El precio de la carne se ha disparado, por falta de agua y el costo elevado de los insumos

El consumo de la proteína es fundamental en la alimentación, pero adquirirla por medio de la carne de res, se está volviendo muy costoso, según el Índice Nacional de Precios al Consumidor (INPC), en el transcurso del 2020 ésta subió un 6% y en lo que va del 2021, los precios han alcanzado niveles históricos, haciendo que cada vez la pensemos más para hacer una “carnita asada”.

La falda de res, por ejemplo, ya ha superado los 200 pesos en la zona norte del país y  ha alcanzado los 180 pesos en el centro, valores que se observan en las principales cadenas comerciales del BCS para el diezmillo u otros cortes tradicionales, los principales factores para este escenario son la falta de agua o lluvia y el incremento de los gastos en insumos, como el maíz, el gas, la gasolina e incluso el pago de luz; aunque dentro de este contexto, también está el factor calidad, según expone Ernesto Aguilar, propietario de una carnicería en un mercado local de la ciudad de La Paz.
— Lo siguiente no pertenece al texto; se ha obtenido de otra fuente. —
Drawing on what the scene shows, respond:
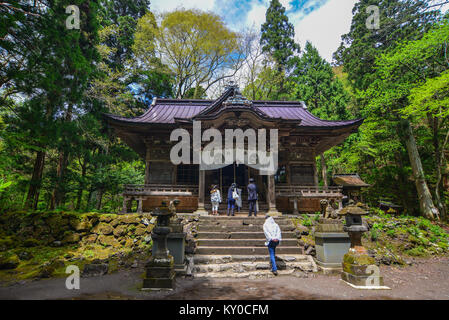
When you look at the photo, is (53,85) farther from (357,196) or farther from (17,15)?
(357,196)

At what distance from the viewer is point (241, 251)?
7.54m

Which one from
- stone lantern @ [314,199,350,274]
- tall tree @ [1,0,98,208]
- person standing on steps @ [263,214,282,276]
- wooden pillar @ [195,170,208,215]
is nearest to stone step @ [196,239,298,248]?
stone lantern @ [314,199,350,274]

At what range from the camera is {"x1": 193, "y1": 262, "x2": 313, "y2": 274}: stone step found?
6645 mm

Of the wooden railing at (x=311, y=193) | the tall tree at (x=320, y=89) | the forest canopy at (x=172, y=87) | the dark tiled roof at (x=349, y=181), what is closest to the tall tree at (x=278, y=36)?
the forest canopy at (x=172, y=87)

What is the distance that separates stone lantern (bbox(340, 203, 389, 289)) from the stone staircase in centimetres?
129

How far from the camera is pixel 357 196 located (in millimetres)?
16766

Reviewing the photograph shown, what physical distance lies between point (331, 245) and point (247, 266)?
109 inches

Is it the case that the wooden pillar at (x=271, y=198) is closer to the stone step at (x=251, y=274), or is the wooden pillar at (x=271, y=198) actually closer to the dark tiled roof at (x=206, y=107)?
the stone step at (x=251, y=274)

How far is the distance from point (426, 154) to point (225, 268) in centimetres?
2171

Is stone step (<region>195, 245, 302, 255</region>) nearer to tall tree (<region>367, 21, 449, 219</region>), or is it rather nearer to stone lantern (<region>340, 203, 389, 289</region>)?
stone lantern (<region>340, 203, 389, 289</region>)

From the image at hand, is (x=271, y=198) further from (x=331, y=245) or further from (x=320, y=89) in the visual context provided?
(x=320, y=89)

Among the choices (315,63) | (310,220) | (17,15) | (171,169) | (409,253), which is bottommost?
(409,253)

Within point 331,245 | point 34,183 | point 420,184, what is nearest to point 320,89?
point 420,184
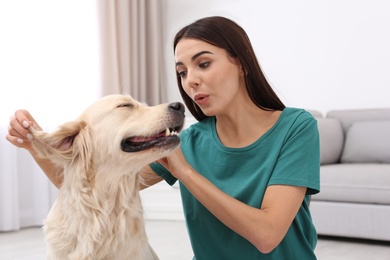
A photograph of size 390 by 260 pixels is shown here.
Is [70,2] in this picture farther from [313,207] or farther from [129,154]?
[129,154]

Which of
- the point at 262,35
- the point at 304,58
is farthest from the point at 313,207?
the point at 262,35

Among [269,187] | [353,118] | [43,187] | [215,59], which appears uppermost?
[215,59]

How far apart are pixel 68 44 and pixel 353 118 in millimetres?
2319

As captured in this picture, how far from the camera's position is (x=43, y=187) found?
13.6 feet

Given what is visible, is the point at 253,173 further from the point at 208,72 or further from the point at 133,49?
the point at 133,49

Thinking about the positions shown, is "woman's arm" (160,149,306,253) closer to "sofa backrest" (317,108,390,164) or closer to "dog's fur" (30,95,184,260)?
"dog's fur" (30,95,184,260)

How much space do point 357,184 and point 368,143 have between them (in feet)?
1.83

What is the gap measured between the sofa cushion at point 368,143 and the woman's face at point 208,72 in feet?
8.04

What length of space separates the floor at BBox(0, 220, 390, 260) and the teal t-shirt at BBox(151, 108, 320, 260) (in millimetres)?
1299

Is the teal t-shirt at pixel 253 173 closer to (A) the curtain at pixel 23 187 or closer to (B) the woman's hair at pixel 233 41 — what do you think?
(B) the woman's hair at pixel 233 41

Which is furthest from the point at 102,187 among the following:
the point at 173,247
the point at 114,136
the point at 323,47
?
the point at 323,47

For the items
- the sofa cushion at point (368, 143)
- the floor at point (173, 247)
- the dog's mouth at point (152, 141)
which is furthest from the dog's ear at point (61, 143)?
the sofa cushion at point (368, 143)

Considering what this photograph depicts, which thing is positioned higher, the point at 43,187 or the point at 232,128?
the point at 232,128

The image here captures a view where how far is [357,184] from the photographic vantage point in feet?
11.0
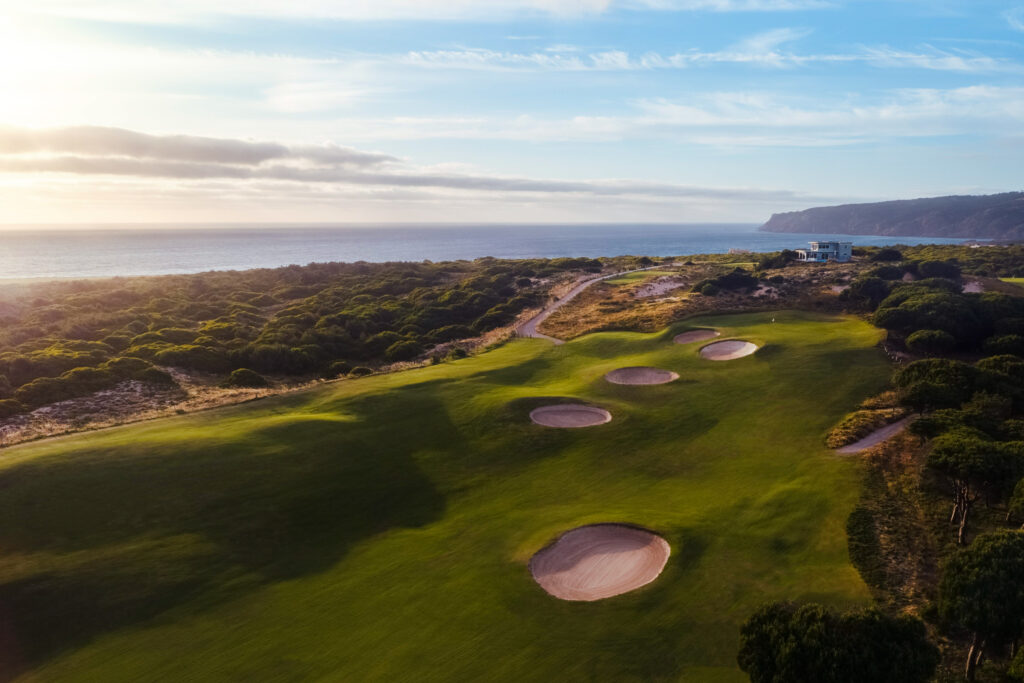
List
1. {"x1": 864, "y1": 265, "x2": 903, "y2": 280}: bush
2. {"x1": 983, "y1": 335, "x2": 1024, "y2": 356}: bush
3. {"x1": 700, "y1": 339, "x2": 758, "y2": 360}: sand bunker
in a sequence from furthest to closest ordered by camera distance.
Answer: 1. {"x1": 864, "y1": 265, "x2": 903, "y2": 280}: bush
2. {"x1": 700, "y1": 339, "x2": 758, "y2": 360}: sand bunker
3. {"x1": 983, "y1": 335, "x2": 1024, "y2": 356}: bush

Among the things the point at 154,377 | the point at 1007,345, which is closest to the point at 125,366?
the point at 154,377

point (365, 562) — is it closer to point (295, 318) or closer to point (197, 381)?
point (197, 381)

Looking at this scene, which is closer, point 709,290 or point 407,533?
point 407,533

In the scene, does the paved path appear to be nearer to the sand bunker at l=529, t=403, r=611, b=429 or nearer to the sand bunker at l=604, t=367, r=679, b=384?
the sand bunker at l=604, t=367, r=679, b=384

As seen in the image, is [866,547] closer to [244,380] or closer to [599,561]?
[599,561]

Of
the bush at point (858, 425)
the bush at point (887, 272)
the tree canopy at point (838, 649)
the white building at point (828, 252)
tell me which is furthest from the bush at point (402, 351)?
the white building at point (828, 252)

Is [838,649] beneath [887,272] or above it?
beneath

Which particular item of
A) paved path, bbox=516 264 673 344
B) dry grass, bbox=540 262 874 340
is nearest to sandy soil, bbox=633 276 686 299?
dry grass, bbox=540 262 874 340
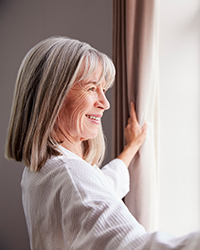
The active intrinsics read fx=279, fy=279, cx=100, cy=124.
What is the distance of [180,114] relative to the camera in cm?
165

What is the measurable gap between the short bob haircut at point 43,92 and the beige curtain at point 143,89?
17.2 inches

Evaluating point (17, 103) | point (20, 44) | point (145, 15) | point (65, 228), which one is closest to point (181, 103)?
point (145, 15)

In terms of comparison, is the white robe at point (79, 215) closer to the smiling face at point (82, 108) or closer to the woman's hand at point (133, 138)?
the smiling face at point (82, 108)

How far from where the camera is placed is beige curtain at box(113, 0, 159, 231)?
141cm

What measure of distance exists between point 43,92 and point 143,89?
62cm

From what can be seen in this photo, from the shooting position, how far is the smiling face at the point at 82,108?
1042 mm

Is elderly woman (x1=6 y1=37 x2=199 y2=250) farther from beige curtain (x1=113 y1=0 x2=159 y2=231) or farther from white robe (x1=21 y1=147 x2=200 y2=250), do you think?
beige curtain (x1=113 y1=0 x2=159 y2=231)

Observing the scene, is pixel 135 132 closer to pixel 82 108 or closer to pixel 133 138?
pixel 133 138

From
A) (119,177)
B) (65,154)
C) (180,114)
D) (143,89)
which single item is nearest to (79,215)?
(65,154)

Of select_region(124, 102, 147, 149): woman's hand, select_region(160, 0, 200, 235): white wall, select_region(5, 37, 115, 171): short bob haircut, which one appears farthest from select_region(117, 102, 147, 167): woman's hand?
select_region(5, 37, 115, 171): short bob haircut

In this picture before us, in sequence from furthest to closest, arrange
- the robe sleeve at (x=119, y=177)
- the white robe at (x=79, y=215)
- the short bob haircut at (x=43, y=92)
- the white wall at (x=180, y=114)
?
1. the white wall at (x=180, y=114)
2. the robe sleeve at (x=119, y=177)
3. the short bob haircut at (x=43, y=92)
4. the white robe at (x=79, y=215)

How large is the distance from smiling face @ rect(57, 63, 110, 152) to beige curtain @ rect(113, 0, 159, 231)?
37cm

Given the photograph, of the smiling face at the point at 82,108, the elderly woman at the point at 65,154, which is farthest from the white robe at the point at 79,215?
the smiling face at the point at 82,108

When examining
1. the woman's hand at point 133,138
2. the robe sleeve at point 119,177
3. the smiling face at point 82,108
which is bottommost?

Señaló que muchos mercados manejan carne de animales criados y cuidados en establos locales, lo que les ha permitido mantener un precio al público con más estabilidad, además de ofrecer un producto fresco. 

Por otro lado, el aumento en los costos de alimentos de engorda y gastos de transporte, así como variantes del mercado internacional, también están afectado el precio de la carne de cerdo y del pollo, pues según datos del INPC, el pollo ha incrementado 30% su costo al público en un año, golpeando realmente el bolsillo de los mexicanos, pues suele ser la primera opción al momento de consumir proteína cárnica. 

Si bien los precios varían de establecimiento en establecimiento, Ernesto Aguilar reitera que lo que está de fondo es la calidad, pues en cadenas comerciales se encuentra carne congelada, inyectada, mientras en los mercados locales se maneja carne regional, en su caso proveniente de San Pedro o del Valle de Santo Domingo, en el municipio de Comondú, con precios que rondan los 160 pesos el kilo para la pulpa negra o bola. 

“El consumo local es fundamental en tiempos de pandemia”, expresó.